**Records provided:**
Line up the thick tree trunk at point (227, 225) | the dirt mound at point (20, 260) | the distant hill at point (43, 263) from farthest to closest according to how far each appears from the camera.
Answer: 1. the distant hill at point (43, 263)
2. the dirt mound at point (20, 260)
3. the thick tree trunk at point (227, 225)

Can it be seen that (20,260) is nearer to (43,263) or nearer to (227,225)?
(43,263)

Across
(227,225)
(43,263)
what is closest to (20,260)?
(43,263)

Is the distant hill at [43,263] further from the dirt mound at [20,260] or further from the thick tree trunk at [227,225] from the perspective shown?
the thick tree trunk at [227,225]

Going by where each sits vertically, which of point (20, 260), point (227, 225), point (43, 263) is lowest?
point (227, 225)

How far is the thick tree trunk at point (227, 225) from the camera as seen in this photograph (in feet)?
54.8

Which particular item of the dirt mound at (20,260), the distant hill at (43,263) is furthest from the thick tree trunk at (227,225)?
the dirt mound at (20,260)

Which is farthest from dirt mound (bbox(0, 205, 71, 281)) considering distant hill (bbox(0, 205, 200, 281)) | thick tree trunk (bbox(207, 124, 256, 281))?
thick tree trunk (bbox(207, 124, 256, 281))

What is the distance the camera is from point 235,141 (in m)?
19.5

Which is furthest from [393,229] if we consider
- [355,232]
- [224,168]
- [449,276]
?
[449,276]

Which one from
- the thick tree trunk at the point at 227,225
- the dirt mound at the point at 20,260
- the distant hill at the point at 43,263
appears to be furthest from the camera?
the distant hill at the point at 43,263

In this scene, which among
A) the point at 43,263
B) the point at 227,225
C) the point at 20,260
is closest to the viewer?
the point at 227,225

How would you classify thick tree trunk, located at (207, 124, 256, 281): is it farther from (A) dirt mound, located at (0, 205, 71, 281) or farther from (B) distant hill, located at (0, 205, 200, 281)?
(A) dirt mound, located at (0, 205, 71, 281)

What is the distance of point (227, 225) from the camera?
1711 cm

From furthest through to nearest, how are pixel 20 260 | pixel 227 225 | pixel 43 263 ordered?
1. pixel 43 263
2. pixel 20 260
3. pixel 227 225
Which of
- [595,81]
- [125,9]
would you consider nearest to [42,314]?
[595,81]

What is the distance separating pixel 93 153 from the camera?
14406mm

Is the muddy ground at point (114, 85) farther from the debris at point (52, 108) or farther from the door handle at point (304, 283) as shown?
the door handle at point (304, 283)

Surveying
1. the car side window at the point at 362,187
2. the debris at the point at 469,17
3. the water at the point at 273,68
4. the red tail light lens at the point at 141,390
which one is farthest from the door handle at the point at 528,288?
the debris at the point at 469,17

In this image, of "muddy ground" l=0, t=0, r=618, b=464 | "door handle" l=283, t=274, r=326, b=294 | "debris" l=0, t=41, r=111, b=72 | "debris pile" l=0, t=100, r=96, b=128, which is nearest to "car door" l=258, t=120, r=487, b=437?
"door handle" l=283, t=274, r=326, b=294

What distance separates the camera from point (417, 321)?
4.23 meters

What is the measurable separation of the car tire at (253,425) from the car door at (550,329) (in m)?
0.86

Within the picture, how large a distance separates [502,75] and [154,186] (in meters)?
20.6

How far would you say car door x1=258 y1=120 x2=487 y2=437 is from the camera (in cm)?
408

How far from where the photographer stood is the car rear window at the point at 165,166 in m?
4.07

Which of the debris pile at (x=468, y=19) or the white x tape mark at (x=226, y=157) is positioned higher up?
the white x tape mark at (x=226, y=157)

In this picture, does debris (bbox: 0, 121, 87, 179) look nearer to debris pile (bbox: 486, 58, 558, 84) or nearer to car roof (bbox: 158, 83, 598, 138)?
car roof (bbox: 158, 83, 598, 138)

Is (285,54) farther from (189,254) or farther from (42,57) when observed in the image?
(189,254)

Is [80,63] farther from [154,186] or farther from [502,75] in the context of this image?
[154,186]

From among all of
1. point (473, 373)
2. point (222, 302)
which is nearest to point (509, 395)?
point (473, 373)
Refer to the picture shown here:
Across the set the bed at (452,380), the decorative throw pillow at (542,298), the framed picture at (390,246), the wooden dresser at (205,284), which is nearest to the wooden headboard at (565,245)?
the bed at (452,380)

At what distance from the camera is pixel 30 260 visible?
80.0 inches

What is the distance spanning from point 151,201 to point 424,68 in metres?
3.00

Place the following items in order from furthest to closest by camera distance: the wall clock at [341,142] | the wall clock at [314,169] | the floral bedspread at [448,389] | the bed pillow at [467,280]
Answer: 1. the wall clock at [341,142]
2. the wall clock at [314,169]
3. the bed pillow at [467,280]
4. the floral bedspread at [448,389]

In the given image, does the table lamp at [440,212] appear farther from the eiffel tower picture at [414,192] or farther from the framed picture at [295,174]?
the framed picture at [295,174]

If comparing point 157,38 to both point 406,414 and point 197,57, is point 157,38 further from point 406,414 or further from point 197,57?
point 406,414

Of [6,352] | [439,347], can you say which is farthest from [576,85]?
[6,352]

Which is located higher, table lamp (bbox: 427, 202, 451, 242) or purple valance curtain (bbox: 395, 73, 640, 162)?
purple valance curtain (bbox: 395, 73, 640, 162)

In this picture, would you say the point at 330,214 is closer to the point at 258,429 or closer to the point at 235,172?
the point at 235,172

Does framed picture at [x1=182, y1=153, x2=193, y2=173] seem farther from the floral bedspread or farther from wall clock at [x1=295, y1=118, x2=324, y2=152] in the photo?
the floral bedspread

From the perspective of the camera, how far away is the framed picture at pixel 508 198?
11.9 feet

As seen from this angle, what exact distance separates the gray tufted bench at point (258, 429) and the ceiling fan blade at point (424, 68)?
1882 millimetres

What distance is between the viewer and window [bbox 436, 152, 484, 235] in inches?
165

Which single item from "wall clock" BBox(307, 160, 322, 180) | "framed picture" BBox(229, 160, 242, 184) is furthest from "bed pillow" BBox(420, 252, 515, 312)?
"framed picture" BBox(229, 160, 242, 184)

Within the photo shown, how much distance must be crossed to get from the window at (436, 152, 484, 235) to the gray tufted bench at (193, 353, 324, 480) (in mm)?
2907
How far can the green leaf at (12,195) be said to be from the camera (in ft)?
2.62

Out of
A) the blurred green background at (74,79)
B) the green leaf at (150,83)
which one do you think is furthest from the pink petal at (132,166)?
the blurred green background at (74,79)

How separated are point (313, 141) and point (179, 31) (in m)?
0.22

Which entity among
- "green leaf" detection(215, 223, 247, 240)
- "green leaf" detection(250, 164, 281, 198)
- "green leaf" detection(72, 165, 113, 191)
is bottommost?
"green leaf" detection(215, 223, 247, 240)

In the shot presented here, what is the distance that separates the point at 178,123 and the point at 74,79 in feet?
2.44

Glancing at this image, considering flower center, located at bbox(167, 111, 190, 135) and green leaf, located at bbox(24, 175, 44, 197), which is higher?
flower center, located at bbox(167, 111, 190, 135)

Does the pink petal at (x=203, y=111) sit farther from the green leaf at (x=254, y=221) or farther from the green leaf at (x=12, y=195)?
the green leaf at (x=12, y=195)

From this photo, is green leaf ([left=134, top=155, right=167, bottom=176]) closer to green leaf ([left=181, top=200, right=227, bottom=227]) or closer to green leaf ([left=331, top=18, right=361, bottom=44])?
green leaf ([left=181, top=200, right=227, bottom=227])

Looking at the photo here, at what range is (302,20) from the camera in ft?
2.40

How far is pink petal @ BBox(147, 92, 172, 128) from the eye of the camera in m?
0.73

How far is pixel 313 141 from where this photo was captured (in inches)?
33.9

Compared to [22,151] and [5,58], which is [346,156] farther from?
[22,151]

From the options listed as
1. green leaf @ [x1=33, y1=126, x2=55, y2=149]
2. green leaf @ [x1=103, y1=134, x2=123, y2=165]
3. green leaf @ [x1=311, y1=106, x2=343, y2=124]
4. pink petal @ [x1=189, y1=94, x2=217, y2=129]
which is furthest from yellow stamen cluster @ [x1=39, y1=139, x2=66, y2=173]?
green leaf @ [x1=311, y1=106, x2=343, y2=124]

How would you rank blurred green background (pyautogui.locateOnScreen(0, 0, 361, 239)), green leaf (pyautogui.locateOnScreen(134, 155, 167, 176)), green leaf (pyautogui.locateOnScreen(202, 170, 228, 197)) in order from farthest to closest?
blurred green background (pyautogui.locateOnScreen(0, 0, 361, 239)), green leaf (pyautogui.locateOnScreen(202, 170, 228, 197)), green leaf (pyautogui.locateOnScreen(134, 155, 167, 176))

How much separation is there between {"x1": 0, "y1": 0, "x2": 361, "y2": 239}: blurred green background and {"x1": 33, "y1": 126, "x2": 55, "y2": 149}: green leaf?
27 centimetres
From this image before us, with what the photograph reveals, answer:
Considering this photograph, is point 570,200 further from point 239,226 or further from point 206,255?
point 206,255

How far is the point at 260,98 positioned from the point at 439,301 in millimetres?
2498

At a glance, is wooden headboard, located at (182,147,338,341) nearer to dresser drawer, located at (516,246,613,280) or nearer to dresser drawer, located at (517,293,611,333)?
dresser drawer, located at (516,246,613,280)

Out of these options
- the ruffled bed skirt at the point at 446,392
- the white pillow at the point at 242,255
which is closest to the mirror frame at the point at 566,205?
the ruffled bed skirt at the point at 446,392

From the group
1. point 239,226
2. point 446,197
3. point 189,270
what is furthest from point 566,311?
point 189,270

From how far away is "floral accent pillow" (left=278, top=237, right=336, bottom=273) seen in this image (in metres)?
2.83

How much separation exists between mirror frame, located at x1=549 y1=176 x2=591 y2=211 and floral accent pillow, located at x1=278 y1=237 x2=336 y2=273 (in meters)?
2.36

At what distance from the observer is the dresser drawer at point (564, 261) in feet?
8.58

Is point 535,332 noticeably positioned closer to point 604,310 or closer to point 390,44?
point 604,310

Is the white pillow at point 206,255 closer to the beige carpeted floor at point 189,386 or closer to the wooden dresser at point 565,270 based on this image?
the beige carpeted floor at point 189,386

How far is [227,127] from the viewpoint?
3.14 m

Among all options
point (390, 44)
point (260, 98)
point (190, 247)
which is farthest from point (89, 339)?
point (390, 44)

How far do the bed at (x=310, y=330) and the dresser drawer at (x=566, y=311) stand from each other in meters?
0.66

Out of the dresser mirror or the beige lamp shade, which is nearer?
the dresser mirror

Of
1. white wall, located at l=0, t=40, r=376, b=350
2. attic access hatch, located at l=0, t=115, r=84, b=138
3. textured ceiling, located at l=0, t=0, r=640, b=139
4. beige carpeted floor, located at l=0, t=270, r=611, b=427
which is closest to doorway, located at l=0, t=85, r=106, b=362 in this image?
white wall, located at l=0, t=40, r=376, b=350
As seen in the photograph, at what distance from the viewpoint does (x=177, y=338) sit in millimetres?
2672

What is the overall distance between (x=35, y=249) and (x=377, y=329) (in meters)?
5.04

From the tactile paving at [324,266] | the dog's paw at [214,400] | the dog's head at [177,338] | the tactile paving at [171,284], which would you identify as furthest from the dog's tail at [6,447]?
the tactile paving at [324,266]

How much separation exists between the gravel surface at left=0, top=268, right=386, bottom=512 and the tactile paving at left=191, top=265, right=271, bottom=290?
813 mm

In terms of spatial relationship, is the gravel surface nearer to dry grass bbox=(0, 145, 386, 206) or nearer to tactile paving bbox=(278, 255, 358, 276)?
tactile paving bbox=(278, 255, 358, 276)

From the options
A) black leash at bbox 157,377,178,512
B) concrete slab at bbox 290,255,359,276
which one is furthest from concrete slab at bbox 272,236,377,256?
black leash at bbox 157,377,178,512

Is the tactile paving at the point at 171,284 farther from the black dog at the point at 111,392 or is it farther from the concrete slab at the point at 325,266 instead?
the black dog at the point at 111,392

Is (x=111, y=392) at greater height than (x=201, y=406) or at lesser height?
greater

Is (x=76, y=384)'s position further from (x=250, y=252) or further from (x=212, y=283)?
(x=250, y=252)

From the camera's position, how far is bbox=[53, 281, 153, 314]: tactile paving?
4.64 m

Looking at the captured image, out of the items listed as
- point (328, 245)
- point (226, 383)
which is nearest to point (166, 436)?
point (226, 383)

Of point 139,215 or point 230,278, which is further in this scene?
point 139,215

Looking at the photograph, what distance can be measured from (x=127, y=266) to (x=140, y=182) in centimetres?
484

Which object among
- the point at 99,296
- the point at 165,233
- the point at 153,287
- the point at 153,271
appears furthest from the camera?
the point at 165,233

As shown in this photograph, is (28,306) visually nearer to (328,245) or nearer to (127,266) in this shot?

**Task requirements:** Edit the items between the line holding "Refer to the" and the line holding "80.0 inches", inclusive, so that "wooden dresser" becomes "chest of drawers". Give back only those lines, with nothing else changed.

**Task output:**
Refer to the picture shown here:
Across the set the bed at (452,380), the decorative throw pillow at (542,298), the framed picture at (390,246), the chest of drawers at (205,284), which is nearest to the wooden headboard at (565,245)?
the bed at (452,380)

At what distance from the camera is pixel 30 260 visible?
80.0 inches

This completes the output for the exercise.